Selected excerpt
•••
# General > Member's Lounge > Photography >  Some shots of my Livebearers...

## AQUASAUR

I had going so many times to start a topic like that...
So, here a couple shots of my young Guppies for beginning:

----------


## juggler

As usual - beautiful shots!

----------


## stormhawk

Nice shots as always Hristo. Is there anyone in Bulgaria, that keeps wild livebearer species? In Singapore we only have the occasional Micropoecilia or a random goodeid that appears for sale once in awhile.

----------


## AQUASAUR

Hi, mate! Yes, here are some people in Bulgaria keeping some livebearers species, but I can't tell you what exactly are they in this moment...?
I had keep lately some of these wild *Bolivian Guppies*:



...and some *Endlers Livebearer*...Of course, we got here in Bulgarian rivers the wild ones - *Gambusia affinis*

----------


## hwchoy

that purple coloration is stunning! you say it is a wild guppy from Bolivia? or perhaps it is another species in the guppy complex?

----------


## stormhawk

WOW that guppy is stunning. So much purple, and the pinkish purple plant flower? beside it just accentuates it further. 

Choy I think the fish is from a feral guppy strain found in Bolivia.

----------


## AQUASAUR

Here a couple more...They're suppose to be some variety of* GREEN SNAKESKIN GUPPY:*

----------


## AQUASAUR

Actually, the color of This * "Black Prince" Guppy* is rather solid black...
•••
Records

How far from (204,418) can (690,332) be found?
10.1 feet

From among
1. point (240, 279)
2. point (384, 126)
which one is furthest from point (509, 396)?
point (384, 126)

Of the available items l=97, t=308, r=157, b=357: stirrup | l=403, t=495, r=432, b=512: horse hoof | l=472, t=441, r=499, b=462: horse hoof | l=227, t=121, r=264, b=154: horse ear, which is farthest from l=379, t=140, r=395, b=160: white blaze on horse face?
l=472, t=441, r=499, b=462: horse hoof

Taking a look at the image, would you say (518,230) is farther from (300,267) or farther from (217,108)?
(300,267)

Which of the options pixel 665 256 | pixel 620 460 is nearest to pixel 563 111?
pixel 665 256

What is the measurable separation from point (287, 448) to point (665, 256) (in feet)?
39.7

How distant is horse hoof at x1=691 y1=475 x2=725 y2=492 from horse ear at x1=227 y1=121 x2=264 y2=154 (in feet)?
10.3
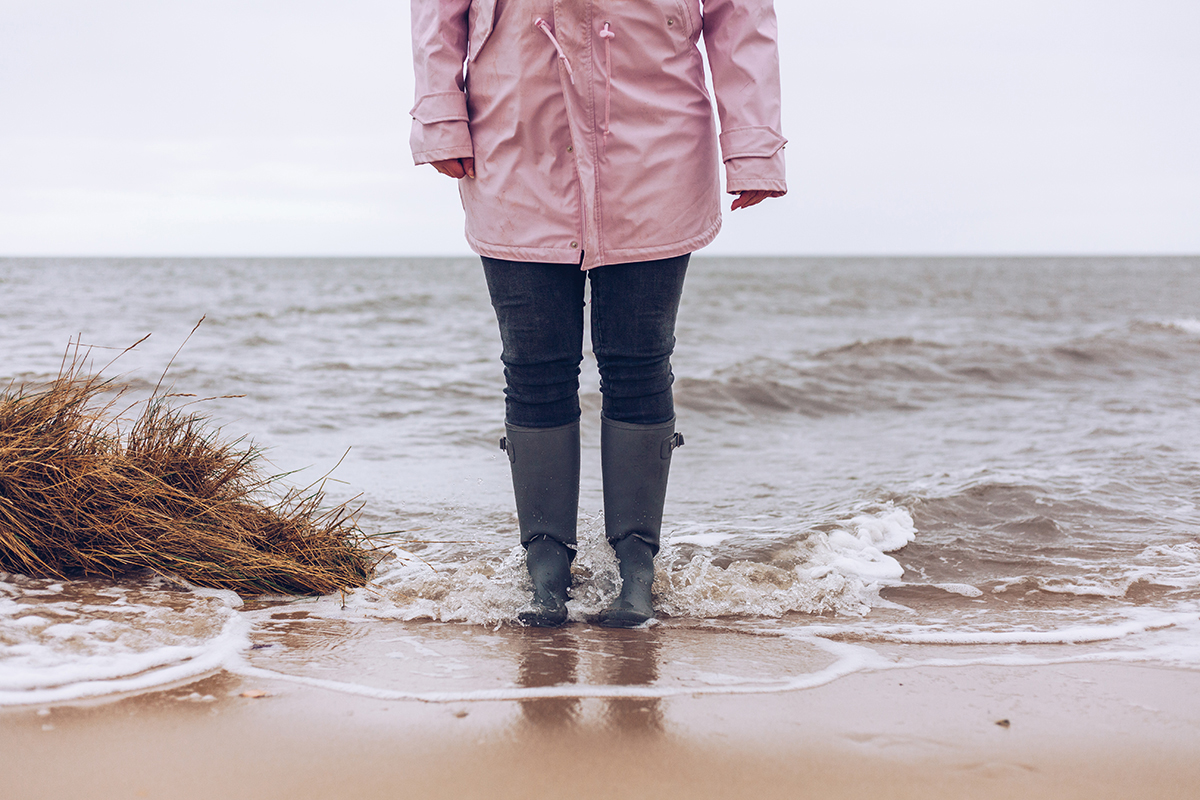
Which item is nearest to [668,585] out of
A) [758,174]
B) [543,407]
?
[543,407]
•••
Task to carry out
Reproduce the forum thread on livebearers word for word, from start to finish. The items come from a different source than the forum thread on livebearers.

Written answer
# General > Member's Lounge > Photography >  Some shots of my Livebearers...

## AQUASAUR

I had going so many times to start a topic like that...
So, here a couple shots of my young Guppies for beginning:

----------


## juggler

As usual - beautiful shots!

----------


## stormhawk

Nice shots as always Hristo. Is there anyone in Bulgaria, that keeps wild livebearer species? In Singapore we only have the occasional Micropoecilia or a random goodeid that appears for sale once in awhile.

----------


## AQUASAUR

Hi, mate! Yes, here are some people in Bulgaria keeping some livebearers species, but I can't tell you what exactly are they in this moment...?
I had keep lately some of these wild *Bolivian Guppies*:



...and some *Endlers Livebearer*...Of course, we got here in Bulgarian rivers the wild ones - *Gambusia affinis*

----------


## hwchoy

that purple coloration is stunning! you say it is a wild guppy from Bolivia? or perhaps it is another species in the guppy complex?

----------


## stormhawk

WOW that guppy is stunning. So much purple, and the pinkish purple plant flower? beside it just accentuates it further. 

Choy I think the fish is from a feral guppy strain found in Bolivia.

----------


## AQUASAUR

Here a couple more...They're suppose to be some variety of* GREEN SNAKESKIN GUPPY:*

----------


## AQUASAUR

Actually, the color of This * "Black Prince" Guppy* is rather solid black...